I started off as a physicist, added a Masters in Remote Sensing, then wound up working in a photogrammetry and surveying department for a while, hence my love of mapping and aerial photo interpretation. Nowadays, I work in IT (mainly as a solutions architect), with a few sidelines.
I currently live in N4, London, and started mapping when I lived in E16, London, I am now slowly mapping the area where I am on foot with my GPS - a task that was a bit hairy at times in E16, but has got safer in N4. I'm trying to map buildings and points of interest as well as streets and street names, since I am interested in seeing even more detail in OpenStreetMap. I also take my GPS to log tracks anywhere else in the country I go.
I am also mapping parts of South Wales that I know. I grew up in Cardiff, and know the surrounding area well, so I am doing what I can to help.
- Garmin#GPS_60 - this is my current GPS, and it is a very good, basic, non-mapping GPS unit. It is rugged, reasonably accurate, has good connectivity options (USB and Serial/RS-232), is very reasonably priced, and has very, very good battery life - currently, I am getting around 25 hours out of a pair of AA NiMH rechargeable batteries in the unit. It also has an external antenna connector under a waterproof rubber flap, which enables an external GPS antenna to be connected to it for more accuracy (although this will drain the batteries faster). The only downside I find with the GPS60 is that it is slow to get an initial GPS fix
- Garmin#eTrex - I used a Garmin eTrex for many years from when they first came out. Very rugged, no frills and basic, generally not as well featured as the GPS 60, but for the price, it does everything it needs to.
- Garmin GPSMAP 60CS - absolutely brilliant GPS, which might explain why I had it nicked.
- Youngtech Bluetooth GPS together with a HP iPaq and a Nokia N73 phone - The bluetooth GPS is excellent - using a SIRFStar III chipset, and getting a GPS fix rapidly, but the iPaq that I wanted to use it with has got a Bluetooth Device Manager which kept failing, which made it useless for logging GPS data, and I just didn't find the various software for the Nokia N73 phone to be ideal for the task, but then again, the Nokia N73 is a phone first, and not a GPS unit.

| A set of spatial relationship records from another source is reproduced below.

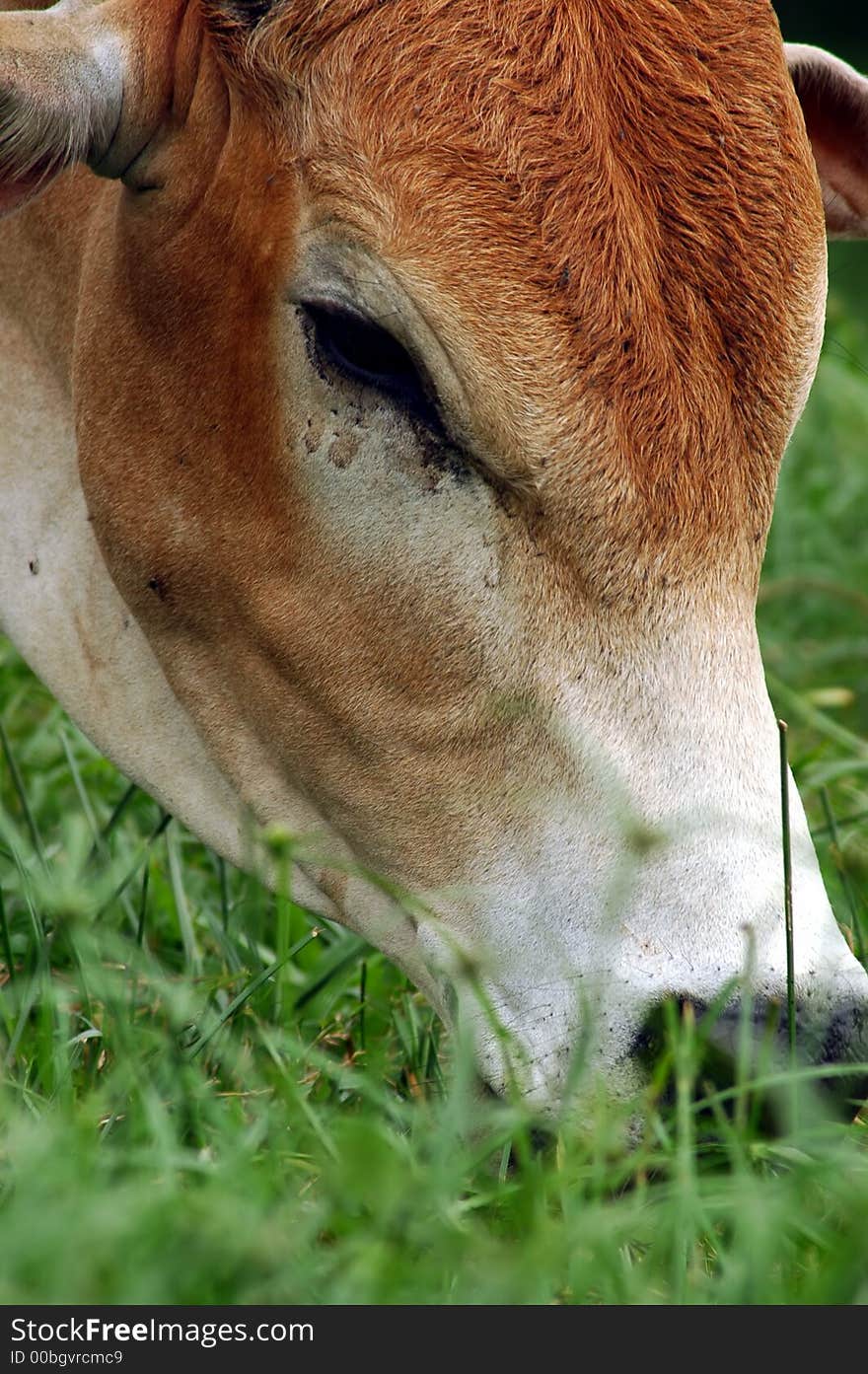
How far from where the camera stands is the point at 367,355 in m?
2.60

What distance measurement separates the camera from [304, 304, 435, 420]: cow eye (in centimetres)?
257

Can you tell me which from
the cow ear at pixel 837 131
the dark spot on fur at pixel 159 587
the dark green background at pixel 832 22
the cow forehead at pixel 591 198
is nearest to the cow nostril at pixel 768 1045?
the cow forehead at pixel 591 198

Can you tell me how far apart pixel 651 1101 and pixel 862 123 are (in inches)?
89.0

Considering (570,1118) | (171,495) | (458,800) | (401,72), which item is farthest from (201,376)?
(570,1118)

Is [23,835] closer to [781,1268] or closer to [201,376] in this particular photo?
[201,376]

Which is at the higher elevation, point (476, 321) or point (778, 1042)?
point (476, 321)

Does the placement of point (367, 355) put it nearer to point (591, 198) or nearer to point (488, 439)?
point (488, 439)

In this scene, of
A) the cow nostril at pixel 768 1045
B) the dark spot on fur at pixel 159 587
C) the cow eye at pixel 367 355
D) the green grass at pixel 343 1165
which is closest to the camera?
the green grass at pixel 343 1165

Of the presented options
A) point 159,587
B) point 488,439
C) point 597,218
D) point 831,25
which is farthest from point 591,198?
point 831,25

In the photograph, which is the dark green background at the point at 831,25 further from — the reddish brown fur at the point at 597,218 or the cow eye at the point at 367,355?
the cow eye at the point at 367,355

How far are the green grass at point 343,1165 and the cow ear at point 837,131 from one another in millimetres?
1392

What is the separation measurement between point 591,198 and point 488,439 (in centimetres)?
36

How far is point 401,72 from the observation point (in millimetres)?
2559

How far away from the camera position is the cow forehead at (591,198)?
2490 mm
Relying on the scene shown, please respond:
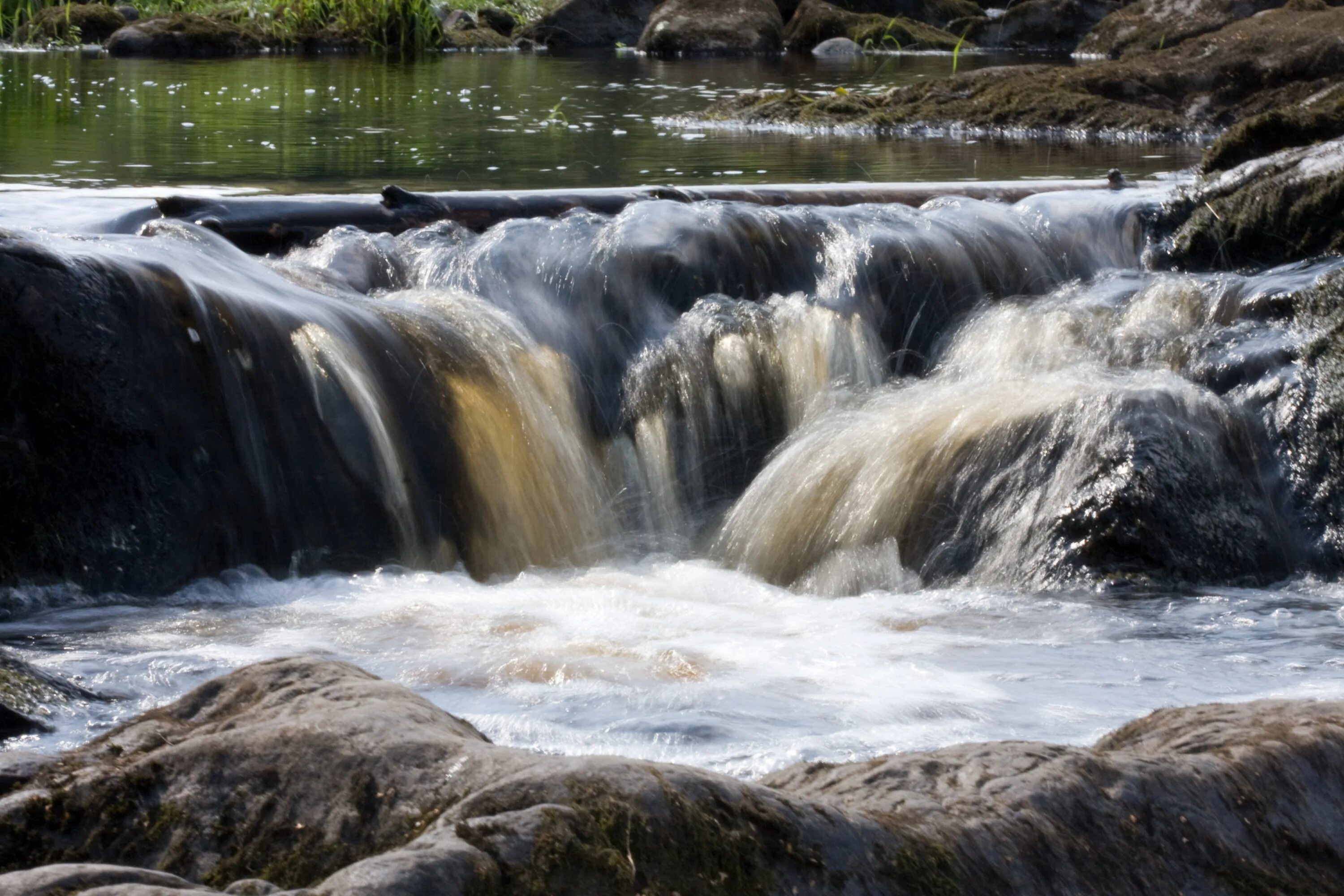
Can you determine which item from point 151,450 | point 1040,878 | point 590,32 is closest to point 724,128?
point 151,450

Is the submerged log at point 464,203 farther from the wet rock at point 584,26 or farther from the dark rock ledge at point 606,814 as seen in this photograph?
the wet rock at point 584,26

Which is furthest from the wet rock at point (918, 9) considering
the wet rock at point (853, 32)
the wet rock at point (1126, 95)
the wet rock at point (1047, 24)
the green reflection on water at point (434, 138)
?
the wet rock at point (1126, 95)

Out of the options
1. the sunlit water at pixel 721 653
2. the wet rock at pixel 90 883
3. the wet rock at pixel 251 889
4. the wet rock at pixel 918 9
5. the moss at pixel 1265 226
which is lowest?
the sunlit water at pixel 721 653

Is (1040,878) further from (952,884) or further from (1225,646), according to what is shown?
(1225,646)

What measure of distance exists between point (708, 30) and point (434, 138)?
13038 millimetres

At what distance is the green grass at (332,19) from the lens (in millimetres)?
22688

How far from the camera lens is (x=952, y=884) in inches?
81.1

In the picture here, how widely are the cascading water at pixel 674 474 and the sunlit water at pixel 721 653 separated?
16 mm

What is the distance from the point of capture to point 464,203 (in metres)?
7.07

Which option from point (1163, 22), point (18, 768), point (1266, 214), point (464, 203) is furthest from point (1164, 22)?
point (18, 768)

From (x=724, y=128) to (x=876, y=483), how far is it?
830 cm

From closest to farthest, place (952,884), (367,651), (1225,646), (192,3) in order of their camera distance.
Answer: (952,884)
(367,651)
(1225,646)
(192,3)

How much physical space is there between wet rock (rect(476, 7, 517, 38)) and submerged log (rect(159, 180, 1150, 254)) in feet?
64.5

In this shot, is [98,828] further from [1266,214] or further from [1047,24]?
[1047,24]
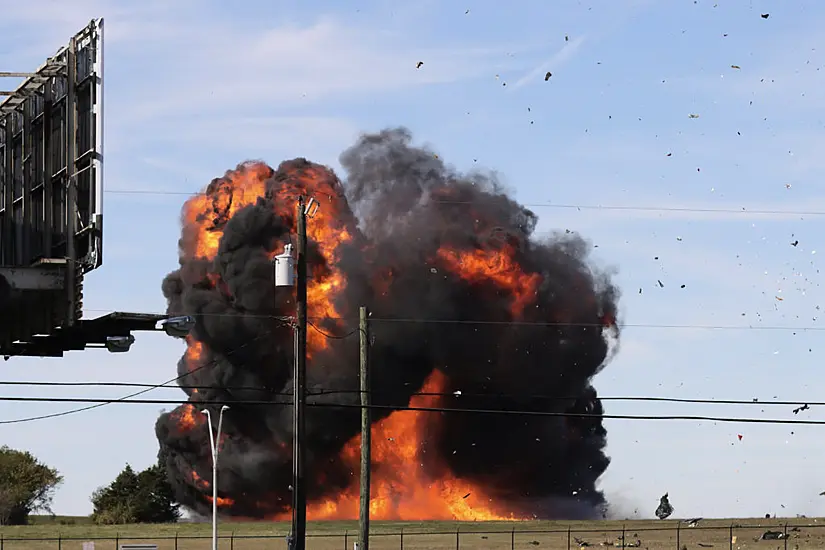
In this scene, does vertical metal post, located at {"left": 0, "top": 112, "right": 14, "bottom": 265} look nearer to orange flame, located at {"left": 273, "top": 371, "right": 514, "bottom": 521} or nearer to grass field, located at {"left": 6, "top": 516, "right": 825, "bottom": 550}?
grass field, located at {"left": 6, "top": 516, "right": 825, "bottom": 550}

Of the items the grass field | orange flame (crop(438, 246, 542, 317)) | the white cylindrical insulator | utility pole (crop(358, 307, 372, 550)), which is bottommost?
the grass field

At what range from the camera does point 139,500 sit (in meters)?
112

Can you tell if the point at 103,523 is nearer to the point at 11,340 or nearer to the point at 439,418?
the point at 439,418

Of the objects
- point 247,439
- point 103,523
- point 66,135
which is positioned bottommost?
point 103,523

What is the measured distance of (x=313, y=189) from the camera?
10069 centimetres

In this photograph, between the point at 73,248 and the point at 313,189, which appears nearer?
the point at 73,248

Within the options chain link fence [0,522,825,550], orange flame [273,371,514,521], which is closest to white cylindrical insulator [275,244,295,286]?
chain link fence [0,522,825,550]

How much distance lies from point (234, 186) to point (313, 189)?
682 centimetres

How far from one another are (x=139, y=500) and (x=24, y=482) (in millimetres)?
17732

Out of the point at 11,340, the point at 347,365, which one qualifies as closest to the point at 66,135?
the point at 11,340

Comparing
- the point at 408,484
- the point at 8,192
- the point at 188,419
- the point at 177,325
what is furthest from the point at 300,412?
the point at 188,419

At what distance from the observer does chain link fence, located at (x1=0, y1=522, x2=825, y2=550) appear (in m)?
68.2

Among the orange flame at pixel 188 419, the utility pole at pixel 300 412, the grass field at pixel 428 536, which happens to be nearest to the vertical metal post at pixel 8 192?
the utility pole at pixel 300 412

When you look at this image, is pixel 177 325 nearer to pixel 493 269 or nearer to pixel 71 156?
pixel 71 156
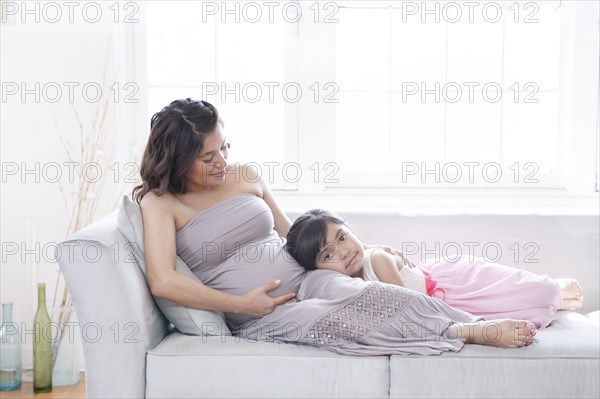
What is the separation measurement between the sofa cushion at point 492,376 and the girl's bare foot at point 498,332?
46 millimetres

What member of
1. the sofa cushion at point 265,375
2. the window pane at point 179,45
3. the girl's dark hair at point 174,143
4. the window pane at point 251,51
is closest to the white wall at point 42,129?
the window pane at point 179,45

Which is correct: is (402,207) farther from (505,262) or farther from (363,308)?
(363,308)

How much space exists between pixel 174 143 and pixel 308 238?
0.55 meters

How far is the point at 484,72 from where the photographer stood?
3848 mm

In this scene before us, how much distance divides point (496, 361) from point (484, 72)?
1.81 metres

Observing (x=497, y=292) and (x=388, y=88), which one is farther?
(x=388, y=88)

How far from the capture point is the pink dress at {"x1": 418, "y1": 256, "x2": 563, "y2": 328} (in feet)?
9.02

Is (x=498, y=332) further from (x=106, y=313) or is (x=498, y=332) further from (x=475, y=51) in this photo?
(x=475, y=51)

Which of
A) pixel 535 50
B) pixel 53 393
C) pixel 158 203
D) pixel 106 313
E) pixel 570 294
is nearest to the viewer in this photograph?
pixel 106 313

- Apple iPhone 3G - Whilst I've not used the iPhone seriously for mapping, I have found so far, that the iPhone 3G seems to be more accurate than my Garmin GPS 60, both in city and countryside environments.
A few tips (based on practice)
The first thing to do is to clear the track log to have a nice clean set of data to download afterwards.
For logging for OpenStreetMap, I set the GPS 60 to log data at 1 second intervals. I then mark a waypoint at the start of my track, and use the averaging function on the GPS 60 to try and get a more accurate GPS fix to start. The length of time varies, sometimes I'll let it average for around 30 seconds, sometimes it can be 400 to 500 seconds.
Another thing to bear in mind, is that if you don't pull out the GPX data from the Garmin GPS60 whilst it is still an active log, then it discards the time and date information, meaning you can't upload the data to OpenStreetMap.
I usually carry a digital camera around with me when out and about, as I am starting to play with geo tagging my images. Most of the time, I just carry a compact digital camera (a Fuji F610), which I synchronise the time with the GPS.